• [Textauszug]:

Nun berücksichtigen wir die Verhältnisse in Mitteleuropa: Dort könnte die gesamte ALSK, also Spiegel plus Kamera mit Dreibein, um den Winkel ß, entsprechend dem Breitengrad des Beobachtungsorts, zum Erdboden geneigt aufstellt werden: Wieder zeigt die optische Achse der Kamera rückwärts verlängert auf den Himmelsnordpol, wieder würde der Sternenhimmel um die optische Achse der Kamera rotieren.

Aber ein solch unpraktischer Aufbau ist ja gar nicht nötig, da meine ALSK ja einen Halbkugelspiegel hat. Damit kann die Kamera bis zu einem Winkel von 45° schräg auf den Spiegel ausgerichtet werden und immer noch wird die komplette Himmelshalbkugel abgebildet - wenn auch mit unterschiedlicher Verzeichnung am Ost- bzw. Westhorizont und am Nord- und am Südhorizont. Am Südhorizont fallen die Lichtstrahlen besonders schräg auf den Spiegel (siehe unten). Entsprechend geringer ist die Verzeichnung am Nordhorizont. Das entstehende Bild hat die Form einer Ellipse.

(Einträge aus einer Datensammlung)
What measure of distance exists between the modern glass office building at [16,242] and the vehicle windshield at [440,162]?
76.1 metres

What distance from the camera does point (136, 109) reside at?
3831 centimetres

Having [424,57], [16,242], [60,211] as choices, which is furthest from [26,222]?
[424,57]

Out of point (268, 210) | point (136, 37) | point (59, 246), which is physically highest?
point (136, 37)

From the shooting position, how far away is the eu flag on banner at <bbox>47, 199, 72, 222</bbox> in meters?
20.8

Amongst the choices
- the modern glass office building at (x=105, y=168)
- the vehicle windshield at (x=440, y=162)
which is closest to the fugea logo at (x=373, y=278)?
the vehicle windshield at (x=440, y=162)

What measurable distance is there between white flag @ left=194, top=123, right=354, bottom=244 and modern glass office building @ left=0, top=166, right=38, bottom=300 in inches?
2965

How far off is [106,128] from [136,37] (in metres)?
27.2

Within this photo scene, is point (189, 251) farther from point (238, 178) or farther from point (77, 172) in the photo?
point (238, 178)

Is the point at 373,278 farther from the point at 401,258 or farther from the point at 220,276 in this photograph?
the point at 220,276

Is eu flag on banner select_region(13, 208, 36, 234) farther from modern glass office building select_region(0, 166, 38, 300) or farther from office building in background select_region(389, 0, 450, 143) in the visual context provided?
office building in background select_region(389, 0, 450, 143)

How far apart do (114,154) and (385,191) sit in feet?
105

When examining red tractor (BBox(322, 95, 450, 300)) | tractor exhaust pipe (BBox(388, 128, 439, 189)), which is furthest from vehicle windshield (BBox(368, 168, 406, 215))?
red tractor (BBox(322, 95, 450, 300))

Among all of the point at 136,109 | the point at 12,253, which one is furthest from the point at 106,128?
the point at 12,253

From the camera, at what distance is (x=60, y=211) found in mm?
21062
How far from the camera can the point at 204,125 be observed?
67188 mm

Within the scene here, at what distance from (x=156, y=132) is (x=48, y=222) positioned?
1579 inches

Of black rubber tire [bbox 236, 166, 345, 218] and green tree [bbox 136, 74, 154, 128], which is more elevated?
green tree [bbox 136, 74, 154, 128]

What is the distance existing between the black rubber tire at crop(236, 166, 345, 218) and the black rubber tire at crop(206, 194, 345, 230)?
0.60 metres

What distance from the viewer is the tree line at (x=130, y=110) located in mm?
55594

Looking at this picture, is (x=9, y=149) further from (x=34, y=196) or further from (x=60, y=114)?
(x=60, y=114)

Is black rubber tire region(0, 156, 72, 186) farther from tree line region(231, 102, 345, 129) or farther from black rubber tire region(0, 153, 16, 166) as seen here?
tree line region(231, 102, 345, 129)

• [Aufgaben]:
#1 Beantworte zum Text über den Kameraaufbau mit Halbkugelspiegel diese Fragen:
(a) Um welchen Winkel könnte die ganze ALSK in Mitteleuropa zum Erdboden geneigt aufgestellt werden?
(b) Bis zu welchem Winkel lässt sich die Kamera schräg auf den Spiegel richten?
(c) Welche Form hat das entstehende Bild?
#2 Schreib aus dem Text über den Kameraaufbau mit Halbkugelspiegel den Teil ab, der mit „Nun berücksichtigen wir“ beginnt und bis „der Kamera rotieren.“ reicht.
Die Einträge stammen aus einer anderen Quelle.

• [Lösungen]:
#1
(a) Um den Winkel ß, entsprechend dem Breitengrad des Beobachtungsorts.
(b) Bis zu einem Winkel von 45°.
(c) Die Form einer Ellipse.

#2
Nun berücksichtigen wir die Verhältnisse in Mitteleuropa: Dort könnte die gesamte ALSK, also Spiegel plus Kamera mit Dreibein, um den Winkel ß, entsprechend dem Breitengrad des Beobachtungsorts, zum Erdboden geneigt aufstellt werden: Wieder zeigt die optische Achse der Kamera rückwärts verlängert auf den Himmelsnordpol, wieder würde der Sternenhimmel um die optische Achse der Kamera rotieren.